Taking a stand

Posted by Jeff Iorg on

October 31, 1517 is the traditional date when Martin Luther posted his 95 Theses on the door of the Wittenberg church, outlining his theological position and declaring his opposition to many practices of the Catholic Church. That makes this week the 500th anniversary of the events that marked the beginning of the Reformation.Luther at Diet of Worms

When Luther was on trial for promulgating his convictions, he concluded his remarks with the following seminal statement. While historians dispute whether Luther spoke some of these words or they were later added to the edited version of his speech, the thrust of his meaning is clear.

Martin Luther said, “Unless I am convinced by the testimony of the Holy Scriptures or by evident reason – for I can believe neither pope nor councils alone, as it is clear that they have erred repeatedly and contradicted themselves – I consider myself convicted by the testimony of the Holy Scripture, which is my basis. My conscience is captive to the Word of God.
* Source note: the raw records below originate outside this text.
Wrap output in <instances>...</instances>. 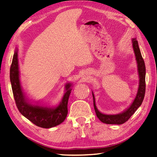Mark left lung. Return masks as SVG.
<instances>
[{
  "instance_id": "1",
  "label": "left lung",
  "mask_w": 157,
  "mask_h": 157,
  "mask_svg": "<svg viewBox=\"0 0 157 157\" xmlns=\"http://www.w3.org/2000/svg\"><path fill=\"white\" fill-rule=\"evenodd\" d=\"M132 45L134 53H135L136 59L137 64V70L139 78H140V83H139V87L137 95L135 99L133 100L132 105L128 108L125 110L122 113L118 114H105L101 113L96 106L95 96L93 93V106L95 109V113L98 118L102 122L107 124H122L128 121L129 118L134 114L137 109L140 107L143 101L145 93V65L144 60L141 56L140 47L138 45V42L136 39H132Z\"/></svg>"
}]
</instances>
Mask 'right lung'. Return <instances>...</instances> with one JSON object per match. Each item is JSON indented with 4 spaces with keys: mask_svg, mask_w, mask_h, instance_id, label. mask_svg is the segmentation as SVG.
I'll use <instances>...</instances> for the list:
<instances>
[{
    "mask_svg": "<svg viewBox=\"0 0 157 157\" xmlns=\"http://www.w3.org/2000/svg\"><path fill=\"white\" fill-rule=\"evenodd\" d=\"M10 78L17 108L27 119L43 128L55 127L64 122L68 114V102L72 84L68 83L66 85V93L56 106L47 107L32 104L25 97L21 86L17 48L10 66Z\"/></svg>",
    "mask_w": 157,
    "mask_h": 157,
    "instance_id": "add662e5",
    "label": "right lung"
}]
</instances>
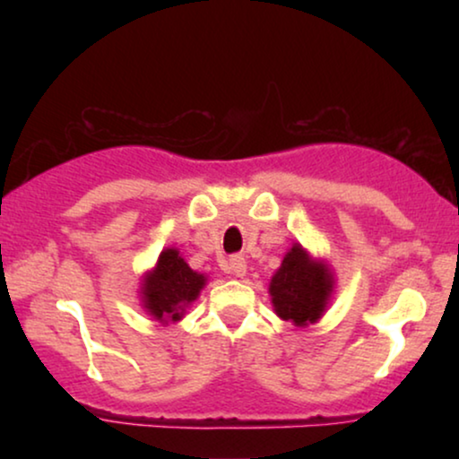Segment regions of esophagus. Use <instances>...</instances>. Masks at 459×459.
<instances>
[{"mask_svg":"<svg viewBox=\"0 0 459 459\" xmlns=\"http://www.w3.org/2000/svg\"><path fill=\"white\" fill-rule=\"evenodd\" d=\"M228 269L236 275V278H242V275H247V261H244L242 256H231Z\"/></svg>","mask_w":459,"mask_h":459,"instance_id":"esophagus-1","label":"esophagus"}]
</instances>
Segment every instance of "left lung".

Thus I cannot and will not recant, because acting against one’s conscience is neither safe nor sound. Here I stand; I can do no other. God help me. Amen.”

While the issues are certainly different today, we still need this same depth of conviction as Christians. Our consciences must be captive to the Word of God – on issues like marriage, morality, racism, and gender. We have to decide if the Bible is our ultimate authority or if changing cultural mores will redefine our positions on these matters. We have to decide if we, like Luther and countless other Christians throughout history, will take our stand on timeless Truth.

We make this choice knowing the consequences may prove difficult. We make this choice once and for all-time, meaning we will not recant. We make this choice entrusting ourselves to God’s care. We have no other hope.

I have decided to stand with the Word of God when addressing current cultural challenges. Where will you stand?